For all the terror he creates in those around him, he is a good-natured beast, even though his affection can be measured in pints of elephant slime. Once she would go nowhere without precious ointments and oils, smelling like summer. Now she reeks of elephant day and night and she has snot in her hair.

In Falconer's thrilling narrative, we follow Gejendra and Colossus into battle after battle, and as man and animal gain notoriety, they increasingly come to the attention of Alexander himself who, as almost always happens in novels where he's intended to be a supporting character, routinely threatens to take over the novel. Gajendra, familiar with dangerous animals, has no illusions about the kind of person the conqueror is:

In public Alexander's generals are all smiles, riding behind him like peacocks. But rumour has it there have been drunken arguments in Alexander's pavilion, food thrown, daggers produced. Everyone knows how Alexander once put a handy spear through one of his best friends when he dared to challenge him. He is dangerous sober. In his cups you might as well bait a tiger.

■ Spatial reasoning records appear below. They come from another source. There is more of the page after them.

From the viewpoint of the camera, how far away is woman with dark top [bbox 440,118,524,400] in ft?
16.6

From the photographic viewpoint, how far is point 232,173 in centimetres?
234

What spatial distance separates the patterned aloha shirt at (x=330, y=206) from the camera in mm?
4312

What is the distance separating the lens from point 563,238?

Falconer excels in action sequences and the running incorporation of historical exposition into his story (it's done here even more skillfully than in Pressfield's superb 2006 Alexander novel The Afghan Campaign), but he's also wonderful at dialogue – for an action-oriented novel, it's amazing how much of Colossus consists of people simply talking – and never more so than in Gajendra's knife-edge encounters with Alexander, who likes to taunt him with his own inflated reputation:

'Some men say that I am Hercules brought back to life. What do you think?''I don't know much about him.''He was a god. Do you think I'm a god?'He can feel the other generals' eyes on him. If Gajendra says yes, they will set on him like a pack of wolves. Alexander seems to be the only one who cannot feel the tension.'Come on now, answer. I rule half the world. I am invincible in battle.''But are gods not immortal?''Perhaps I am immortal. Until a man dies how can anyone be sure?' His flatterers laugh. No one else. 'My father saw my mother consorting with Zeus, did you know that? In the form of a serpent. Gods are shape shifters, elephant boy, or they are in our world.' He pats him on the shoulder, like a son, lowers his voice. 'Nearchus wants your head, you know. He says you are uppity. An uppity Indian.' He laughs. 'Nothing worse.'

Colossus follows the upheavals Gajendra and Mara – and Colossus, of course – played out against the well-known backdrop of Alexander's doomed Babylon campaign, but it rapidly becomes much more than a simple adventure story. It's also a first-rate Alexander the Great novel, and even more so, it's a wrenchingly touching novel about, of all things, love.